Assim, apesar do horror da execução de Kaseasbeh, a impressão é que o momento atual não é de virada. "Acho que a resposta jordaniana à morte do piloto, por mais esta tenha sido grotesca e chocante, não pode isoladamente representar uma solução", comentou John Jenkins, que se aposentou recentemente do cargo de embaixador britânico na Arábia Saudita e hoje é diretor para o Oriente Médio do Instituto de Estudos Estratégicos (IISS, na sigla em inglês).

"Uma vez que a sede de vingança for saciada, vamos voltar à patologia inicial: basicamente, não é possível usar milícias xiitas para vencer uma batalha 'sectarizada' pelos corações e mentes sunitas. E o Iraque e o Iêmen, de maneiras distintas, representam exatamente isso. Enquanto isso, Assad está gargalhando."

O comentarista americano Aaron David Miller observou: "Por mais que possa ser tentador enxergar a morte [do piloto] como ato transformador, é provável que não o seja. Além de uma coordenação militar adicional com a Jordânia, só podemos prever a continuação da estratégia global para frear os avanços do Estado Islâmico no Iraque e o plano para assistir as forças iraquianas na retomada de... Mossul e outras áreas. A campanha aérea vai continuar contra o Estado Islâmico na Síria. Mudanças mais amplas da política americana em consequência do assassinato do piloto -por exemplo, o envio de grande número de tropas terrestres-parecem pouco prováveis."

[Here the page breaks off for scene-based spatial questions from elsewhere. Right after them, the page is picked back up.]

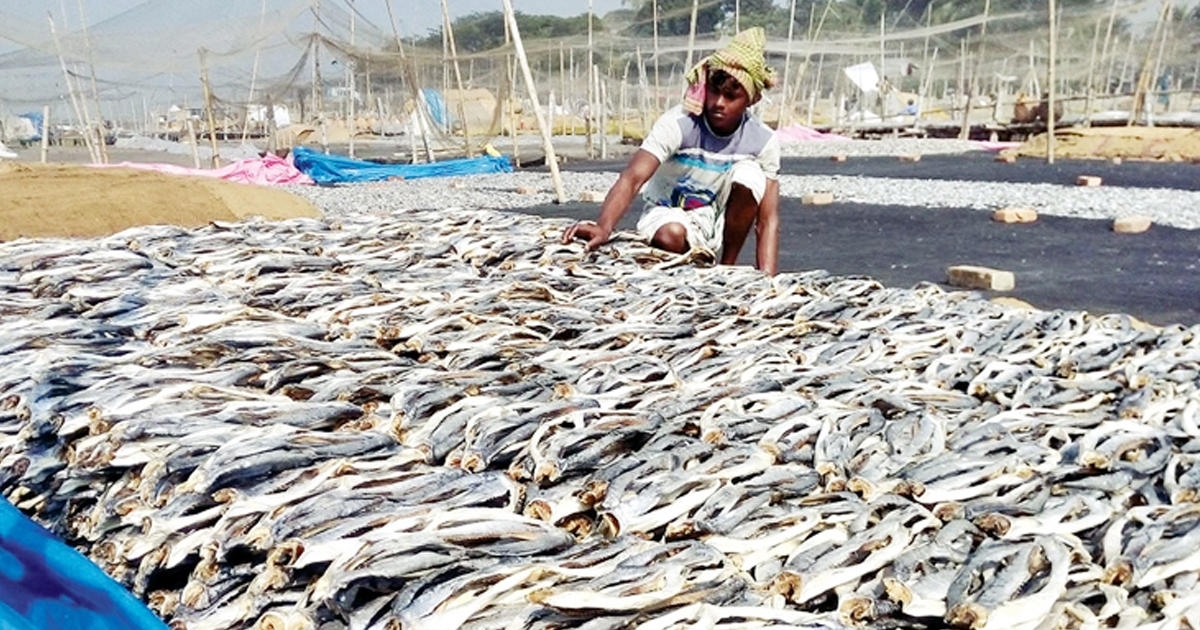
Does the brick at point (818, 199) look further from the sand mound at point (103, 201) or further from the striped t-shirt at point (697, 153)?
the striped t-shirt at point (697, 153)

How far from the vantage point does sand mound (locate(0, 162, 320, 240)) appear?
8258 millimetres

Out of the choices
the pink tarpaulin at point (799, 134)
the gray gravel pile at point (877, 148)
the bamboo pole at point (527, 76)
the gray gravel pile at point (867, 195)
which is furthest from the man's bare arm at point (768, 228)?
the pink tarpaulin at point (799, 134)

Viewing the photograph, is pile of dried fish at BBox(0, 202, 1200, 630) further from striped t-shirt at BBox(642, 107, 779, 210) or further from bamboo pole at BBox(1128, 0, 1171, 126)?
bamboo pole at BBox(1128, 0, 1171, 126)

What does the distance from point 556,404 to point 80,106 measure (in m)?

As autoridades dos EUA dizem que tropas terrestres serão necessárias para derrotar o EI tanto no Iraque quanto na Síria, mas insistem que essas tropas devem ser compostas de iraquianos e rebeldes sírios moderados. Os EUA já começaram a treinar forças iraquianas. O esquema para "treinar e equipar" sírios só está previsto para começar na primavera do hemisfério Norte.

Especialistas regionais concordam que os países árabes ainda têm reservas profundas em relação à estratégia global de Obama para o Oriente Médio. "O modo horrendo e provocante em que Kasasbeh foi executado silenciou momentaneamente as críticas à coalizão e obrigou as lideranças árabes a tomar algumas medidas para projetar resolução e aplacar suas próprias bases", disse o analista Emile Hokayen, do IISS.

"Mas é pouco provável que esta tragédia mude decisivamente a opinião dos países árabes em relação à campanha. Sua discordância em torno da estratégia dos EUA, sua frustração com os acontecimentos no Iraque e seus receios quanto ao Irã continuam fortes."